A malfunctioning starter motor
If your VW Bus starts by itself, but struggles to do so, the problem may be with the starter motor. The starter motor is what initiates the engine. Therefore, if it’s malfunctioning, it may take a few attempts before it engages the engine. Usually, a malfunctioning starter motor can be identified by a short clicking noise that begins once you turn the key in the ignition. They are usually a couple of hundred to buy and take mechanics two to four hours to replace.
Problematic spark plugs
If the engine is trying to start but doesn’t quite make it all the way, it’s possible that your spark plugs need replacing. The spark plug is what helps ignite compressed fuel in the engine allowing it to run. If they are damaged in some way, the engine’s combustion chamber won’t allow the engine to turn. Fortunately, spark plugs are small and inexpensive components that can be replaced easily if need be.
A malfunctioning alternator
An alternator is a mechanism that enables the battery to charge. If, therefore, the alternator is faulty in some way, the battery won’t be be charged while you are driving. There are often subtle signs of an alternator malfunction that happen prior to or as well as a dead battery. These include flickering headlights, an indicator light on the dashboard, an electrical burning smell, stalling, and rattling noises. To replace the alternator, you will likely be set back a couple of hundred dollars.
Why solar-powered vehicles are more reliable
Our traditionally built Bullies and Splitties have stood the test of time with our devoted love and care. However, there’s more we can be doing to make these old-timers more reliable. Adding solar power to our engine systems is one of the best ways to do so. Not only do they offset our personal carbon footprints, they make life on the road much more relaxed. Whilst traditional mechanics rely on the engine’s use to charge the batteries, solar-powered engines can also rely on the sun. Each moment that the sun shines on your VW Bus’ solar panel, its battery is being charged. This way, it is much less likely you’ll ever find yourself in a non-start situation.
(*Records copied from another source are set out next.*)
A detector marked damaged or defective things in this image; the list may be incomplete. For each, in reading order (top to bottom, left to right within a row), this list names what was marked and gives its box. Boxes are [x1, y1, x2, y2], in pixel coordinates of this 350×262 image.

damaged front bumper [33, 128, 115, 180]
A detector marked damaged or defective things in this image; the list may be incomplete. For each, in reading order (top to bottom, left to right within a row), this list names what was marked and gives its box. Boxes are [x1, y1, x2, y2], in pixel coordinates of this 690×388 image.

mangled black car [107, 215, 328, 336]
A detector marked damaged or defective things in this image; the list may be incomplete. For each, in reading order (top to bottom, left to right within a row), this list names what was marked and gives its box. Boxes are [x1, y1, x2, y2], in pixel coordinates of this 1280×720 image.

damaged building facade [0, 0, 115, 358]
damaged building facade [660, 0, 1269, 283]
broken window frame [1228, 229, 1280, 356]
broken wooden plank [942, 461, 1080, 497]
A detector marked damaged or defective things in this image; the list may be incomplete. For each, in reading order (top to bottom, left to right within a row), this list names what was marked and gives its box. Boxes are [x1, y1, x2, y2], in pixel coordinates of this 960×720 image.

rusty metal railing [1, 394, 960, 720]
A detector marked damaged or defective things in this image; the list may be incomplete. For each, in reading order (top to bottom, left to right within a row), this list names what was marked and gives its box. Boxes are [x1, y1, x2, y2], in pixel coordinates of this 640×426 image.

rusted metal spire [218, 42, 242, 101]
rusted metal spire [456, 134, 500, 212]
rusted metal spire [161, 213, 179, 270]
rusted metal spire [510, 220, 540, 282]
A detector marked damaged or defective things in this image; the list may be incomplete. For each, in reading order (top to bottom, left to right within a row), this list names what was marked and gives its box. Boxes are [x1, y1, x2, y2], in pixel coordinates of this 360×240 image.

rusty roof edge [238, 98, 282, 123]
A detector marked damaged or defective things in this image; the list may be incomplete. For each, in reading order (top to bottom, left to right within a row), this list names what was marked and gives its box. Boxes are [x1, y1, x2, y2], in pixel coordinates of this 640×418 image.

To read more about the possibility of going solar, read our article about electric vehicles.
Keep your VW Bus healthy
So we’ve covered a step-by-step jumpstart guide and longer-term, more sustainable solutions for your VW’s battery life. We hope that by loading your trunk with this information, your VW Bus will start the first time every time. Remember, just like we take care of our bodies to avoid illness, we need to take care to keep our buses healthy too. So, take your bus on regular trips to ensure the battery stays charged. Ensure the liquids are always topped up. And ensure you’re performing regular checks in the engine bay for any signs of wear or damage. Most importantly, remember to enjoy every journey in your VW Bus to the fullest.